Today I'm finishing off my series from Canada Day and this visit to the Canadian Museum of History. The concluding area looks at various themes of the country's history, both at home and abroad. This includes the First Nations. This powwow regalia on display comes from Amanda Laroque, a Mi'kmaq performer of powwow dance.
First Nations artists have come into their own while reflecting their cultural influences, such as soapstone carving or the finer details of an orca sculpture.
This lithograph is titled Nunavut (Our Land), and was commissioned to commemorate the signing of the 1993 land claim agreement that would lead to the reorganization of the Northwest Territories and the establishment of the Nunavut Territory. It was done by Kneojuak Ashevak.
The Acadian community in Canada is a distinct French speaking culture, mostly based out of New Brunswick, where they make up a third of the population. This is an Acadian flag.

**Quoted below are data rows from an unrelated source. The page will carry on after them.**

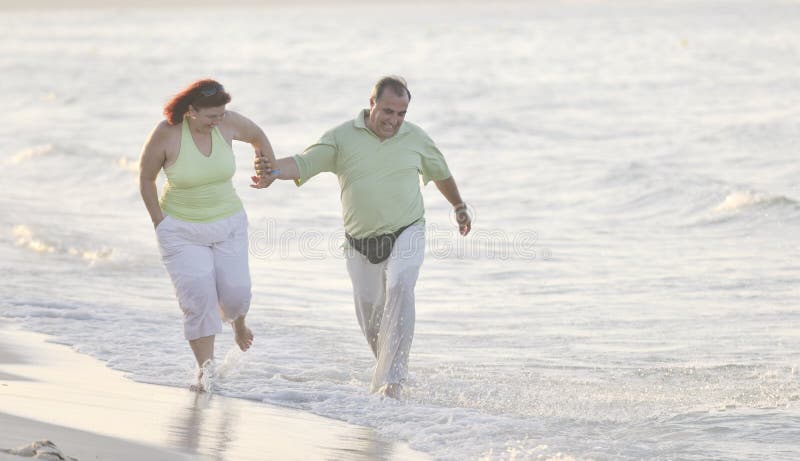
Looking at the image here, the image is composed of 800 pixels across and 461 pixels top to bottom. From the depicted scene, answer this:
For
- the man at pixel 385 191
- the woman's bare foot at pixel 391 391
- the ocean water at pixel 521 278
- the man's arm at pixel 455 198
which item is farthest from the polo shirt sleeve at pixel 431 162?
the ocean water at pixel 521 278

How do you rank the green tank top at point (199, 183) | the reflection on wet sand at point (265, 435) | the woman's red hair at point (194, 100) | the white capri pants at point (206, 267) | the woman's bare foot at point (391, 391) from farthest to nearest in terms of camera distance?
the woman's bare foot at point (391, 391) < the white capri pants at point (206, 267) < the green tank top at point (199, 183) < the woman's red hair at point (194, 100) < the reflection on wet sand at point (265, 435)

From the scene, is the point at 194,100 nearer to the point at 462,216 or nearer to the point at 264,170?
the point at 264,170

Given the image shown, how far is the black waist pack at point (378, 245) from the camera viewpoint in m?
7.14

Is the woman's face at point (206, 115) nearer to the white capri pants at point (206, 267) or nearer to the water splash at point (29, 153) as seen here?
the white capri pants at point (206, 267)

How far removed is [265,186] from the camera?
718cm

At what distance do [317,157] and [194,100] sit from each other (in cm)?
72

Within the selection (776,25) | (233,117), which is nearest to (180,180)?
(233,117)

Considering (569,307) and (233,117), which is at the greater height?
(233,117)

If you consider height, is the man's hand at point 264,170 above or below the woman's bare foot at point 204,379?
above

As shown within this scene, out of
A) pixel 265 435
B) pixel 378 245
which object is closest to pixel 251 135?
pixel 378 245

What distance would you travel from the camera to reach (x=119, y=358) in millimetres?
8219

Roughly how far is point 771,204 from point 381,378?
398 inches

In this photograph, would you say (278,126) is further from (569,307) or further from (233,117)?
(233,117)

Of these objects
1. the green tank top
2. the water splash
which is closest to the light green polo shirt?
the green tank top
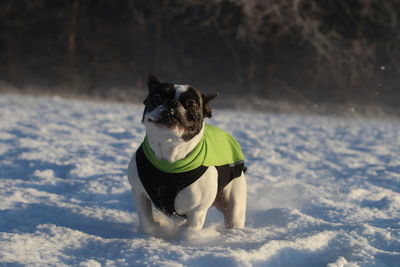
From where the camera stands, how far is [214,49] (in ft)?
71.3

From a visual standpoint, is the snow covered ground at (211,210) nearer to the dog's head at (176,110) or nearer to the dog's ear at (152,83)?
the dog's head at (176,110)

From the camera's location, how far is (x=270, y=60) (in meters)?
19.4

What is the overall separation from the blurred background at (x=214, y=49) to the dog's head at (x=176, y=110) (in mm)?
14134

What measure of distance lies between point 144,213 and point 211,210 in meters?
1.22

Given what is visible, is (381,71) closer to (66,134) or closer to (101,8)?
(101,8)

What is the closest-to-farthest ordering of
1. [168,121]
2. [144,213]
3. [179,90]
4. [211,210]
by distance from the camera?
[168,121] < [179,90] < [144,213] < [211,210]

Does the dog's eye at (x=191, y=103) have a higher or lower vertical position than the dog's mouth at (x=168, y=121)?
higher

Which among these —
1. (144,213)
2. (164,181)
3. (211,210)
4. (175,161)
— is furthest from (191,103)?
(211,210)

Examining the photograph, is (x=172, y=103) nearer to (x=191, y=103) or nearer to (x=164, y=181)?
(x=191, y=103)

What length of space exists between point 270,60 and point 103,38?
736cm

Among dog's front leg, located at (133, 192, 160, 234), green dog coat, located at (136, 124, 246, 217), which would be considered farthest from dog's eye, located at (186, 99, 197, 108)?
dog's front leg, located at (133, 192, 160, 234)

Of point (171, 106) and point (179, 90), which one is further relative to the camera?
point (179, 90)

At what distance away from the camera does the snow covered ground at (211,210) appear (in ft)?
10.2

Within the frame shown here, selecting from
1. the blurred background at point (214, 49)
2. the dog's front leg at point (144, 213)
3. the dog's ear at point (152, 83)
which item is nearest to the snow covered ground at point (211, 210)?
the dog's front leg at point (144, 213)
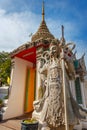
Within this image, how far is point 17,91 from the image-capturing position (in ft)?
20.2

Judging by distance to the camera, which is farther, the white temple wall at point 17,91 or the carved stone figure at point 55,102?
the white temple wall at point 17,91

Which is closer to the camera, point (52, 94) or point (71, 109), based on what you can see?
point (71, 109)

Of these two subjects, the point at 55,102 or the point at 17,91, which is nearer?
the point at 55,102

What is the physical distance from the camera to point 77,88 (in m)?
4.99

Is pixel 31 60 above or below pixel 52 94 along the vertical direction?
above

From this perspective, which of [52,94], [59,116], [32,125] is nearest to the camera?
[59,116]

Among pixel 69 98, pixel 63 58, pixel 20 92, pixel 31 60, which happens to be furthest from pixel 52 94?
pixel 31 60

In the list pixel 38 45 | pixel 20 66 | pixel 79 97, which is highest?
pixel 38 45

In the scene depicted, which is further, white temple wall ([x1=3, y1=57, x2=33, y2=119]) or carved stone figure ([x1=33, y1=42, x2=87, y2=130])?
white temple wall ([x1=3, y1=57, x2=33, y2=119])

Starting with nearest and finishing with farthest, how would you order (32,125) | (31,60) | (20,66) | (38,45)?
(32,125) < (38,45) < (20,66) < (31,60)

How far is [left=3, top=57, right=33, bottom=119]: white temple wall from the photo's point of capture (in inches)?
223

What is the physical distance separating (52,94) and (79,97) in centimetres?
274

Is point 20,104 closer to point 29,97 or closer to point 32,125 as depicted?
point 29,97

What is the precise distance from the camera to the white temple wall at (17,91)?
5.66 metres
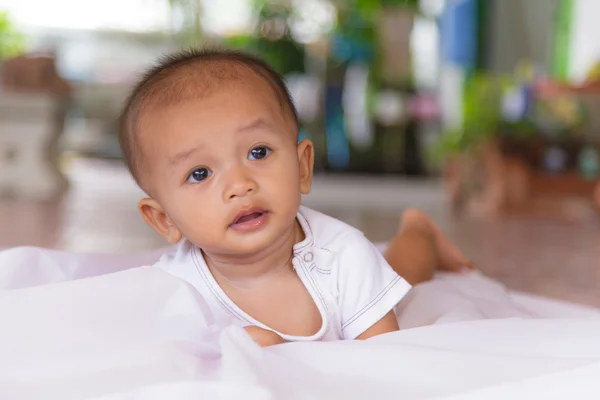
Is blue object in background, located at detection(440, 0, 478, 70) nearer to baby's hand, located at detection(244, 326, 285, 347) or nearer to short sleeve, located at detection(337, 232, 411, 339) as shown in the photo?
short sleeve, located at detection(337, 232, 411, 339)

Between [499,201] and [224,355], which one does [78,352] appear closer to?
[224,355]

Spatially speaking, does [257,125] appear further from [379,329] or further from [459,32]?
[459,32]

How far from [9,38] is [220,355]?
7.80 meters

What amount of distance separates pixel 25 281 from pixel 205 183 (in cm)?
32

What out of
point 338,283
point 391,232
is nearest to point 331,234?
point 338,283

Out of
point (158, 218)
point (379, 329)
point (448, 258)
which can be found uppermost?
point (158, 218)

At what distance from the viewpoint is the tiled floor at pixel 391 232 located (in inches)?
99.1

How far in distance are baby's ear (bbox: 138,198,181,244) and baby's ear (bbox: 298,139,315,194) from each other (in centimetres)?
17

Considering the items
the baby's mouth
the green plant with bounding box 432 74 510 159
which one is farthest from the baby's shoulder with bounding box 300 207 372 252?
the green plant with bounding box 432 74 510 159

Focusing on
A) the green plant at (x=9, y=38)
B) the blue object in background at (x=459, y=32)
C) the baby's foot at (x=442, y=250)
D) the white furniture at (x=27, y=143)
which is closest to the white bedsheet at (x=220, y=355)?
the baby's foot at (x=442, y=250)

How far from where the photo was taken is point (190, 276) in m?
1.08

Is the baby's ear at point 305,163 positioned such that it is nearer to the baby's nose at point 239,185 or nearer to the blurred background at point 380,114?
the baby's nose at point 239,185

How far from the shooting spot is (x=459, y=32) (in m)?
6.59

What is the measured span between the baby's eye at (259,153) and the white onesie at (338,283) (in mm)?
143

This is a robe for the International Criminal Tribunal For The Former Yugoslavia. Louise Arbour was a Canadian judge who was designated the chief prosecutor in the late 1990s for war crimes investigations in the former Yugoslavia. She later served as UN High Commissioner For Human Rights from 2004-2008.
I took my leave, photographing over the roof of St. Onuphrius as I went.
I finish with this shot taken of the Museum from the Alexandra Bridge as I crossed over the Ottawa River.